Source: Jacobin
As dawn appeared on December 29, 1890, about 350 Lakota Indians awoke, having been forced by the US Army to camp the night before alongside the Wounded Knee Creek in South Dakota. The US Cavalry’s 7th Regiment had “escorted” them there the day prior and, now, surrounded the Indians with the intent to arrest Chief Big Foot (also called Spotted Elk) and disarm the warriors.
When a disagreement erupted, army soldiers opened fire, including with Hotchkiss machine guns. Within minutes, hundreds of children, men, and women were shot down. Perhaps as many as three hundred killed and scores wounded that morning.
Few Americans now know that the deadliest shootings in US history were massacres of native peoples. Today is the anniversary of the largest such massacre.

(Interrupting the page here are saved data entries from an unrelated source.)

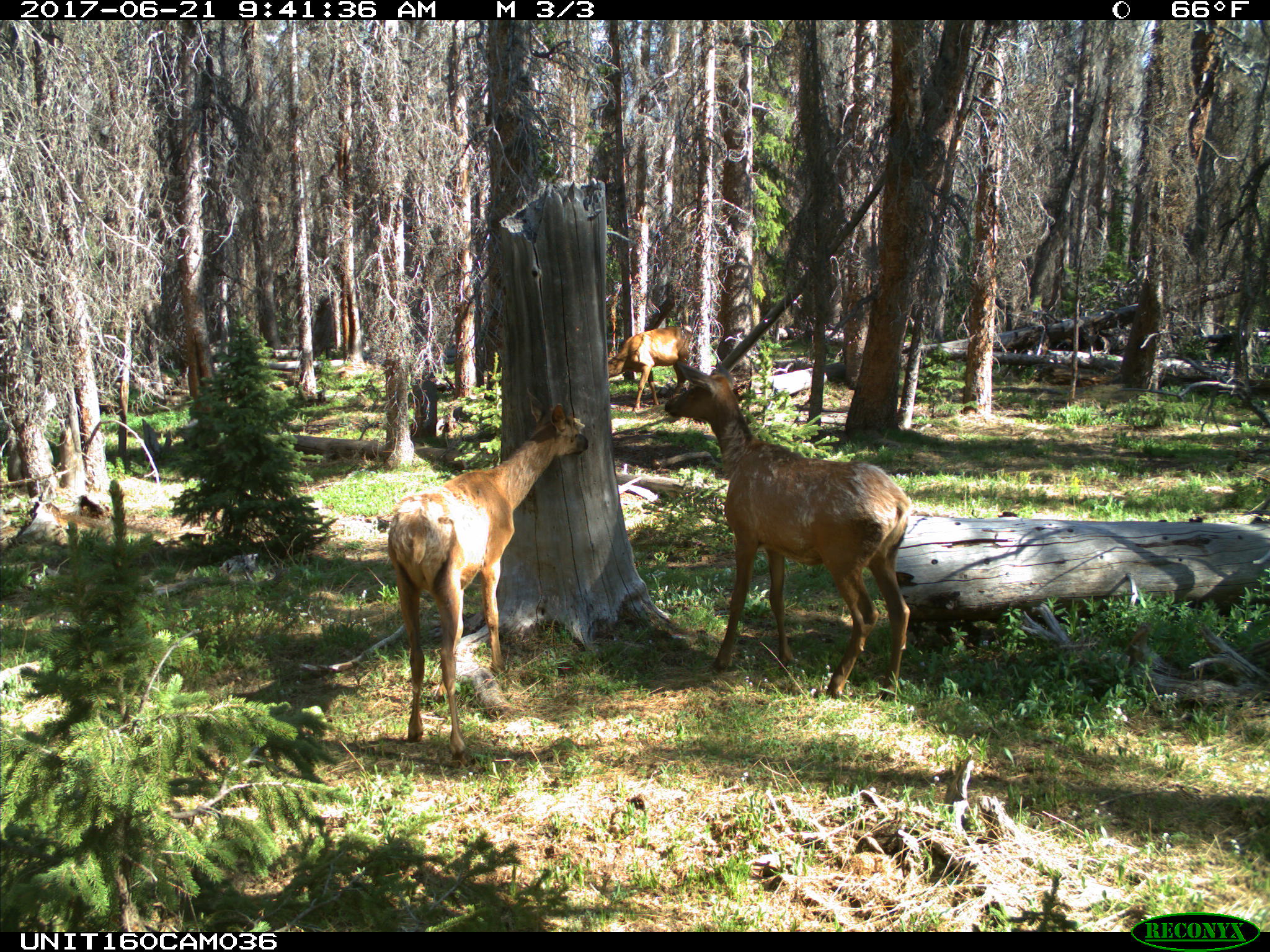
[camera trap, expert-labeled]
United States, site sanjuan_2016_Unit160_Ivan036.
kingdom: Animalia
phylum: Chordata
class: Mammalia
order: Artiodactyla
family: Cervidae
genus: Cervus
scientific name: Cervus elaphus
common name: red deer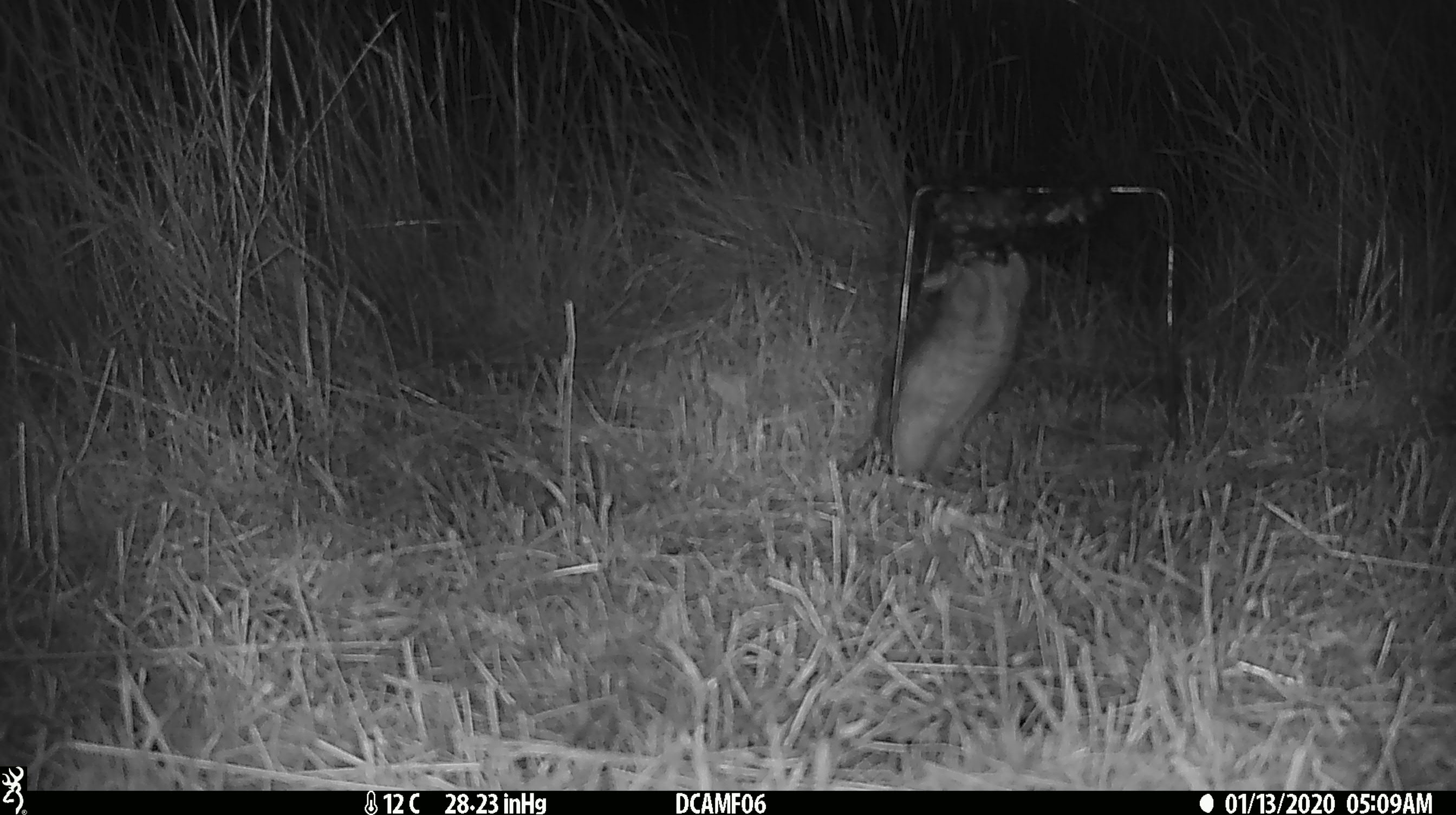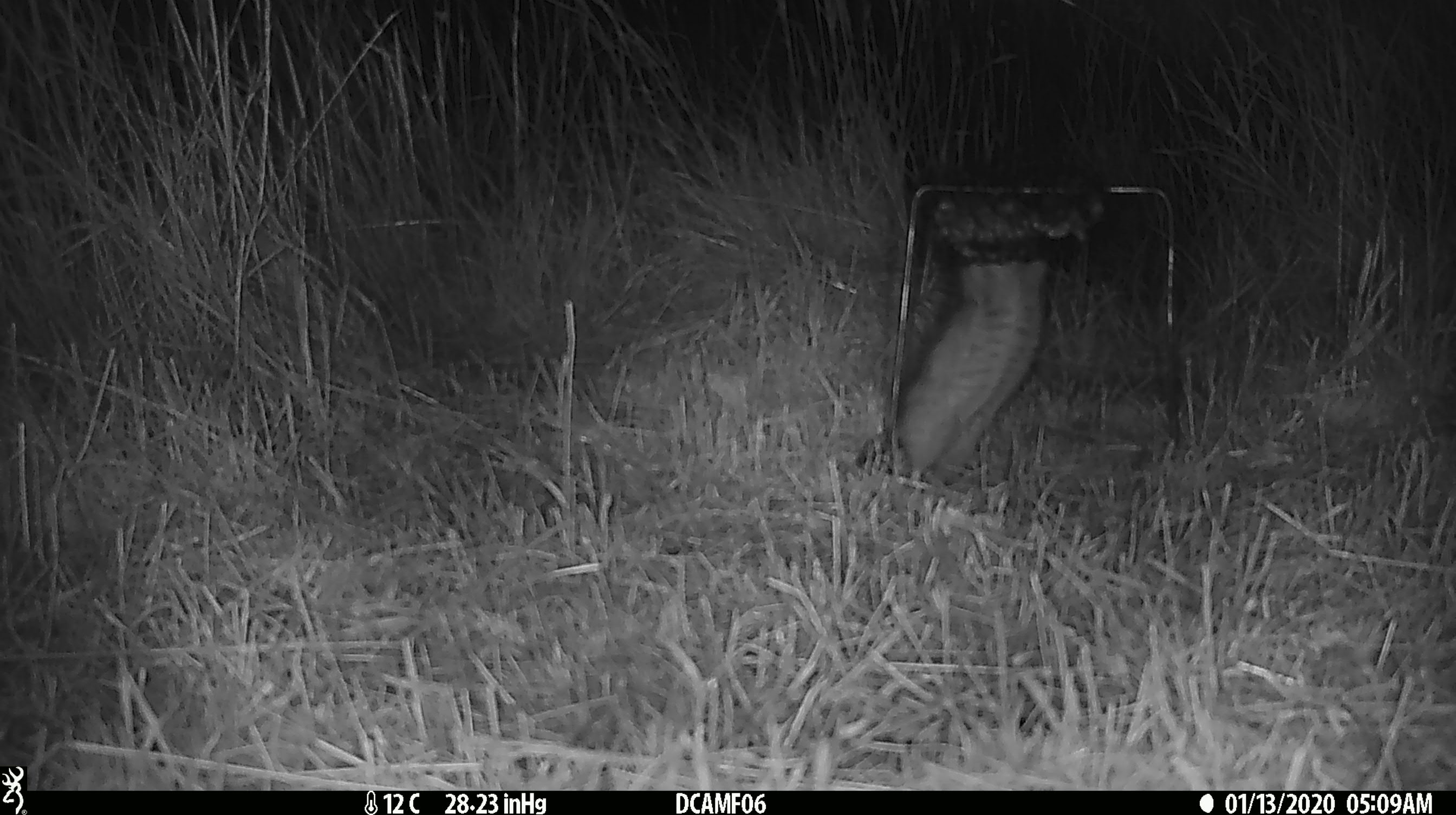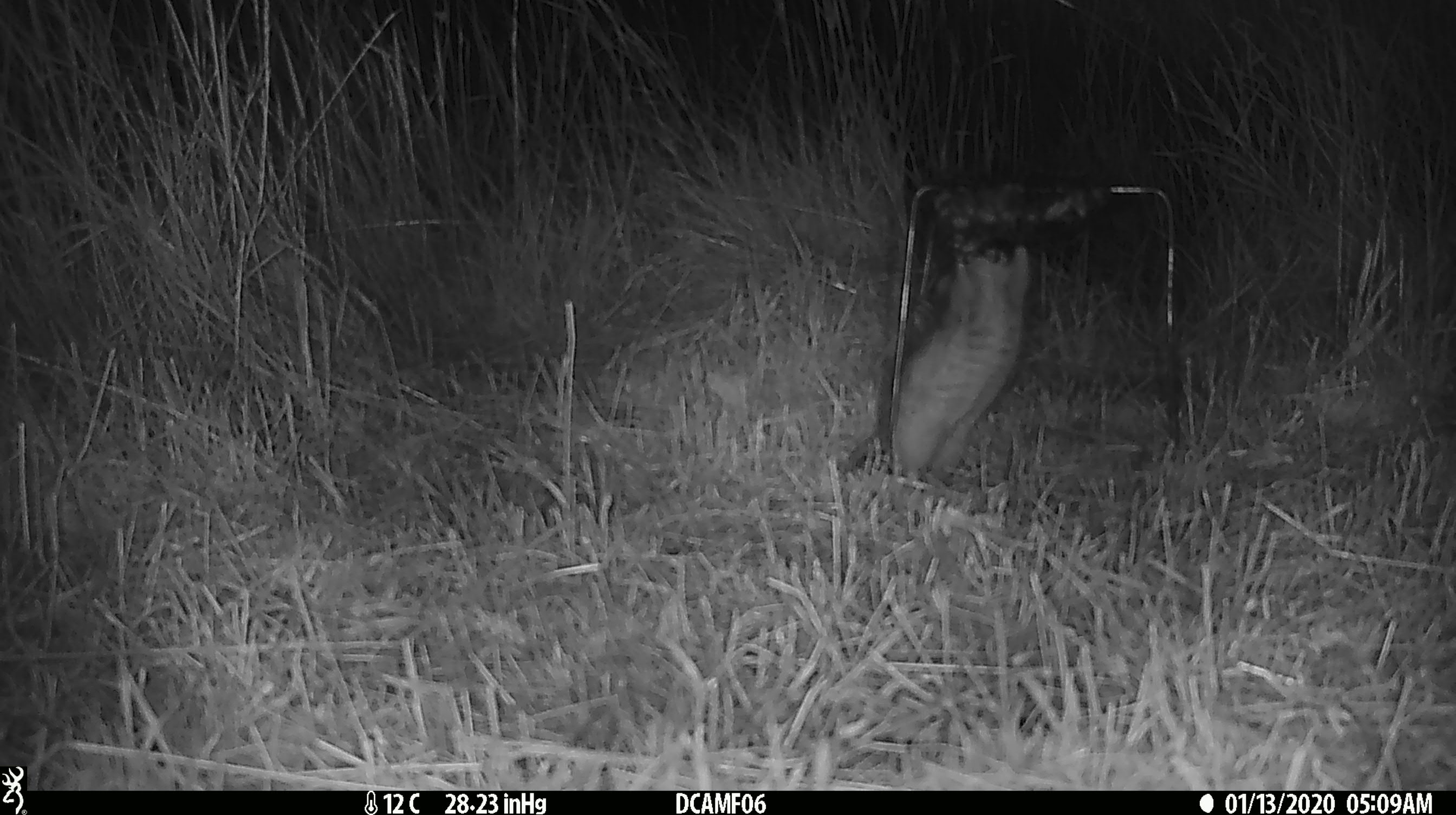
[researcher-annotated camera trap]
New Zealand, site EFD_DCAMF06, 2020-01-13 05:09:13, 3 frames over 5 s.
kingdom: Animalia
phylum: Chordata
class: Mammalia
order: Rodentia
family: Muridae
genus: Rattus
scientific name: Rattus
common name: rat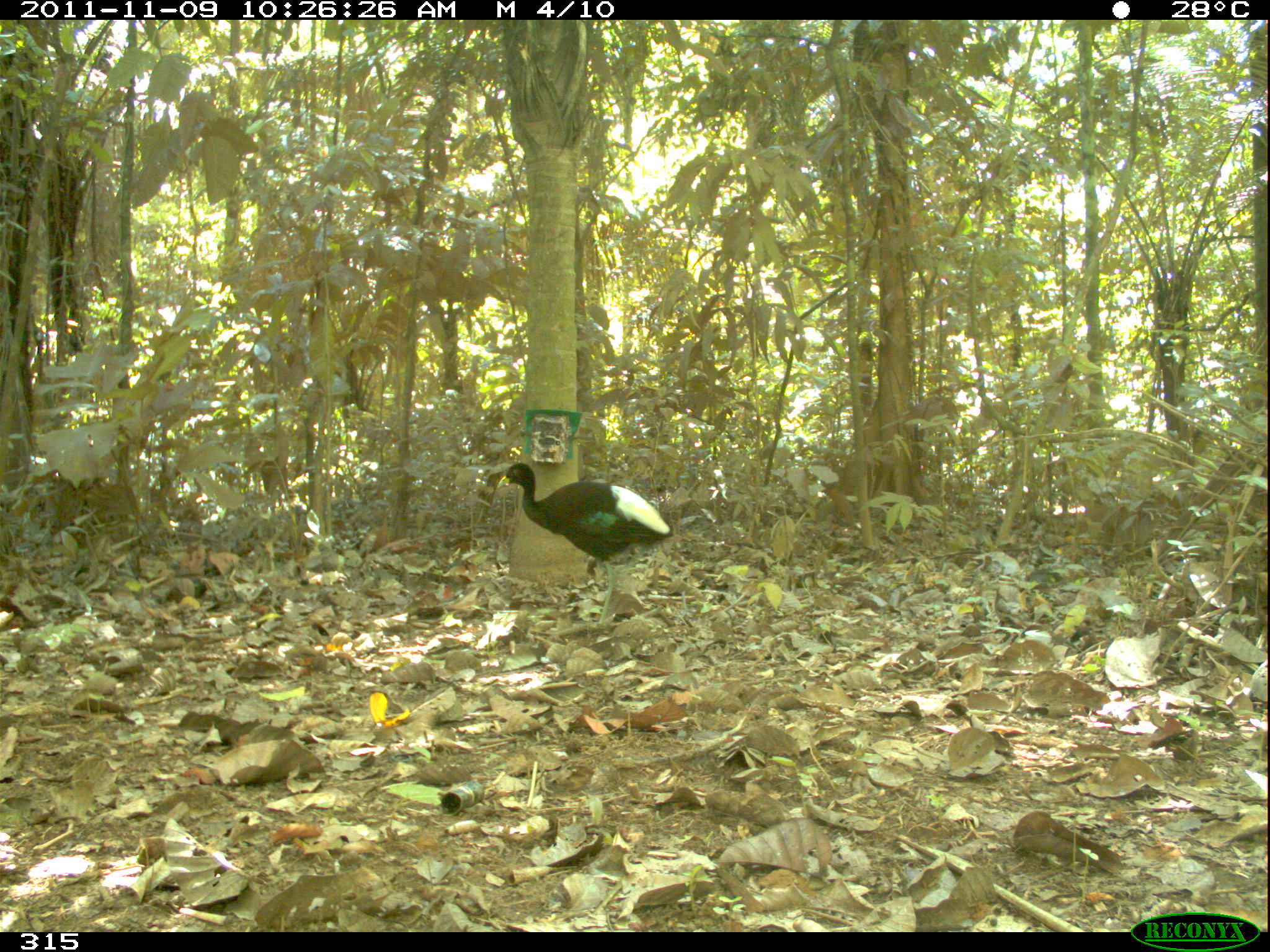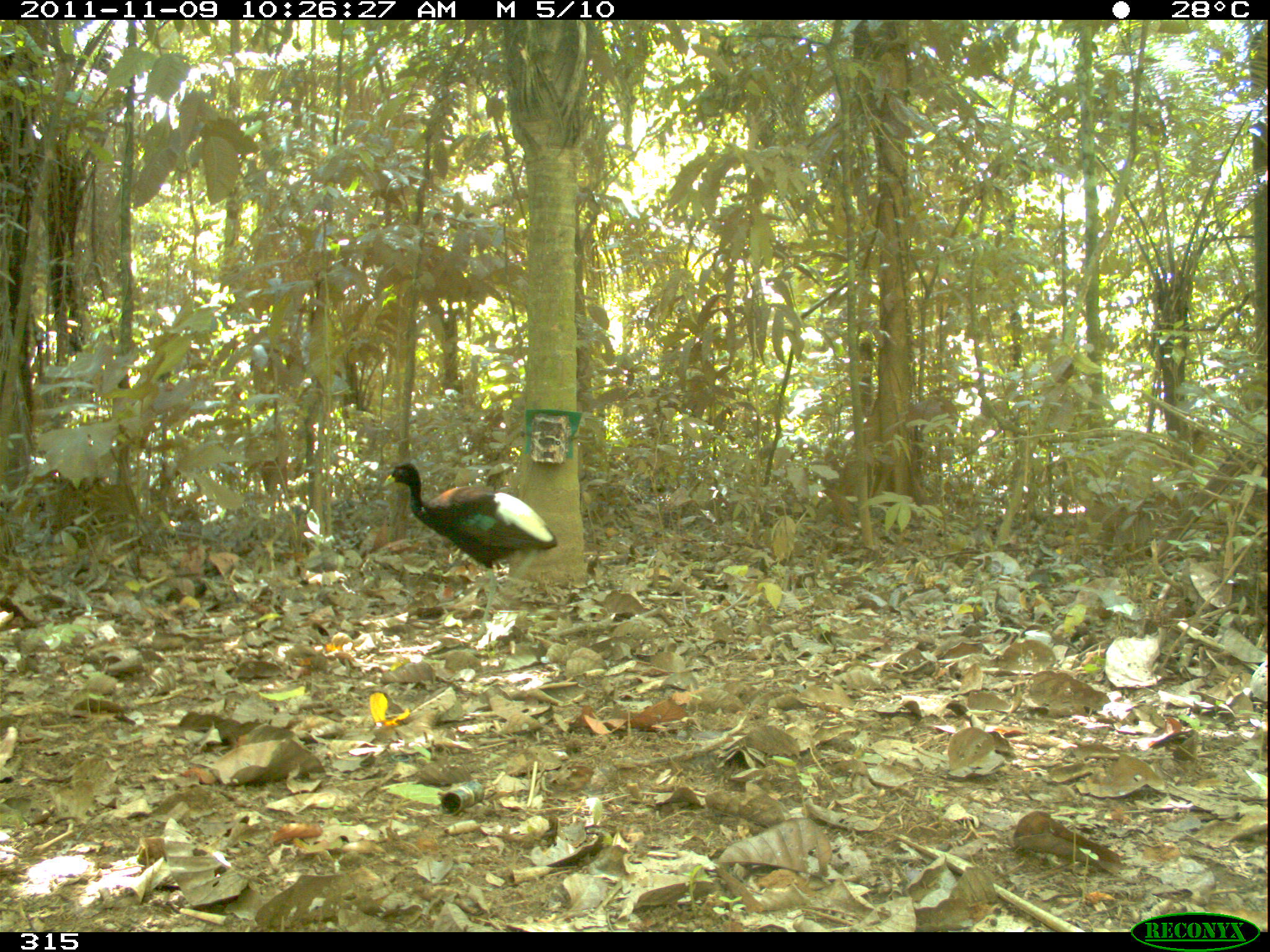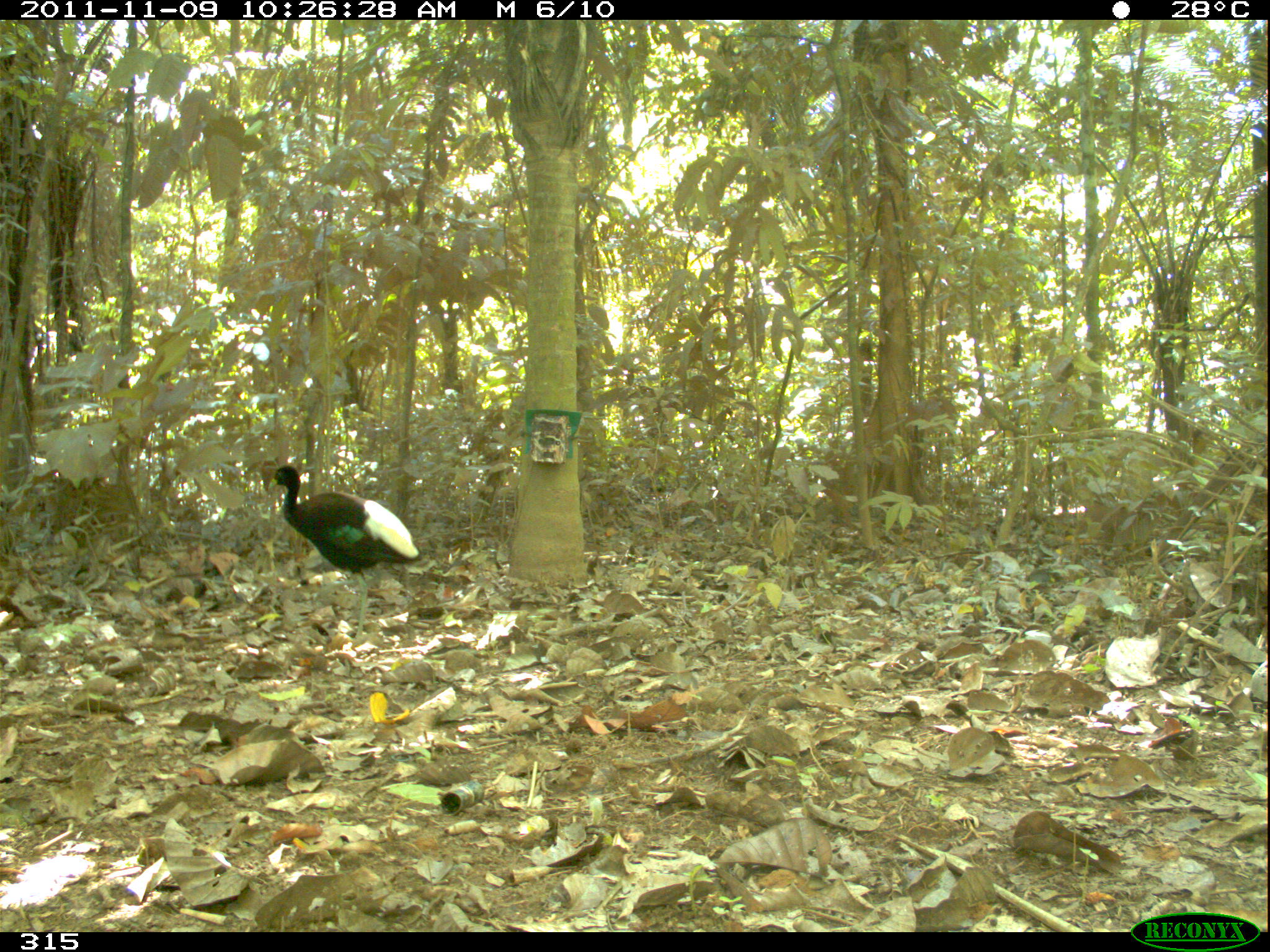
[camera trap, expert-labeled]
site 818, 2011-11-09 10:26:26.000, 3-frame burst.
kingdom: Animalia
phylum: Chordata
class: Aves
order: Gruiformes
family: Psophiidae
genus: Psophia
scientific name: Psophia leucoptera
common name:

The event’s common name, “The Battle of Wounded Knee,” obscures the true horrors of that day. For this was no “battle” — it was a massacre.
A People’s Dream
Indigenous peoples were the first to experience the wrath of European conquerors. While no one knows how many people lived in what is now the United States, estimates range from two to eight million before contact. By 1900, about two hundred thousand remained, nearly all consigned to remote wastelands in the interior west that elites considered worthless.
The Lakota, comprised of seven bands, was the largest and most powerful of a larger group of Indians who lived in the northern Plains that together are called Sioux. For most of the nineteenth century, they fiercely resisted the encroachment of US authority and people on their homeland.